D A Morrow et al. JAMA. .


Context: The Thrombolysis in Myocardial Infarction (TIMI) risk score for ST-elevation myocardial infarction (STEMI) is a simple integer score for bedside risk assessment of patients with STEMI. Developed and validated in multiple clinical trials of fibrinolysis, the risk score has not been validated in a community-based population.

Objective: To validate the TIMI risk score in a population of STEMI patients reflective of contemporary practice.

Design, setting, and participants: The risk score was evaluated among 84 029 patients with STEMI from the National Registry of Myocardial Infarction 3 (NRMI 3), which collected data on consecutive patients with myocardial infarction (MI) from 1529 US hospitals between April 1998 and June 2000.

Main outcome measures: Ability of the TIMI risk score to correctly predict risk of death in terms of model discrimination (c statistic) and calibration (agreement of predicted and observed death rates).

Results: Patients in NRMI 3 tended to be older, to be more often female, and to have a history of coronary disease more often than those in the derivation set. Forty-eight percent received reperfusion therapy. The TIMI risk score revealed a significant graded increase in mortality with rising score (range, 1.1%-30.0%; P<.001 for trend). The risk score showed strong prognostic capacity overall (c = 0.74 vs 0.78 in derivation set) and among patients receiving acute reperfusion therapy (c = 0.79). Predictive behavior of the risk score was similar between fibrinolytic-treated patients (n = 23 960; c = 0.79) and primary percutaneous coronary intervention patients (n = 15 348; c = 0.80).

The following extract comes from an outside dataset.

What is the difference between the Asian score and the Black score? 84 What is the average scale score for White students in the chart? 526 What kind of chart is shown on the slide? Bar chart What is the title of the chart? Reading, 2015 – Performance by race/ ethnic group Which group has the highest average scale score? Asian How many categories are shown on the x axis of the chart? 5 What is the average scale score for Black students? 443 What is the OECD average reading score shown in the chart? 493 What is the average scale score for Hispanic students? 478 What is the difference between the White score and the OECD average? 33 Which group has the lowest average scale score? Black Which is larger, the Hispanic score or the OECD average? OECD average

In contrast, among patients not receiving reperfusion therapy, the risk score underestimated death rates and offered lower discriminatory capacity (c = 0.65).

Conclusions: Sufficiently simple to be practical at the bedside and effective for risk assessment across a spectrum of patients, the TIMI risk score may be useful in triage and treatment of patients with STEMI who are treated with reperfusion therapy.